** Start SELECTED TEXT **

In each of these cases, the form itself is immaterial. To test this, take your wooden objects, and remove the matter that they have in common (the wood). Likewise, take your isomers, and remove the matter that they have in common (the carbon, hydrogen, and oxygen). The result will be the same: you will be left with nothing. But does that mean that the different objects were, in fact, the same? Of course not. It means only that, in each of these cases, differences exist between the substances, but these differences cannot be isolated by removing the material common to each. That’s because these differences are immaterial, rather than material.

Those cases are obvious enough. A less obvious, but dramatically more important, example of a perceivable form is life itself. Consider what philosopher Peter Kreeft fittingly named the “Dead Cow Argument”: you come across two cows — one that is alive, and one that has just died. What is the difference between these two cows? Craig Payne, quoting Kreeft, explains:

There appears to be no material difference (e.g., in size or weight or color) between the two cows. Yet something is clearly missing. What is it?” The obvious answer is that the cow is “clearly missing” its life – its “soul” or anima, in other words, its animating principle or form, that which causes the cow to live and develop as a cow.

** End SELECTED TEXT **

◆ JOB A
Can you write out the passage on form and matter again, starting with "Those cases are" and going on through "develop as a cow."?
◆ JOB B
Could you carry on the passage on form and matter, picking up right after its final sentence?
The lines here have no connection to the passage on form and matter.

** Start RECORDED DATA **

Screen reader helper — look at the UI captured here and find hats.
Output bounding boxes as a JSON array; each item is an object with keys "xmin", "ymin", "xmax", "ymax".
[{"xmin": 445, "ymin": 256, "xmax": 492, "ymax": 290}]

** End RECORDED DATA **

◆ EXPECTED ANSWER A
Those cases are obvious enough. A less obvious, but dramatically more important, example of a perceivable form is life itself. Consider what philosopher Peter Kreeft fittingly named the “Dead Cow Argument”: you come across two cows — one that is alive, and one that has just died. What is the difference between these two cows? Craig Payne, quoting Kreeft, explains:

There appears to be no material difference (e.g., in size or weight or color) between the two cows. Yet something is clearly missing. What is it?” The obvious answer is that the cow is “clearly missing” its life – its “soul” or anima, in other words, its animating principle or form, that which causes the cow to live and develop as a cow.

◆ EXPECTED ANSWER B
So the living and the dead cow, at this point, are still materially identical. Nevertheless, we can immediately observe that an immaterial difference exists, and a radically important one. As Kreeft notes, both cows have air in their lungs, but only one can breathe. This distinction is, as noted above, the “animating” principle of the matter: the form enabling a particular material substance to live. It is from this that we have the simplest understanding of what a soul is: the animating principle of a body.

Certainly, this is only the beginning of a discussion on the soul, not the end. We’re still left to determine what sort of a thing the immaterial soul is, whether a human soul is like a cow soul, and so on.  But this line of reasoning does dispel the absurd notion that the material is all that there is.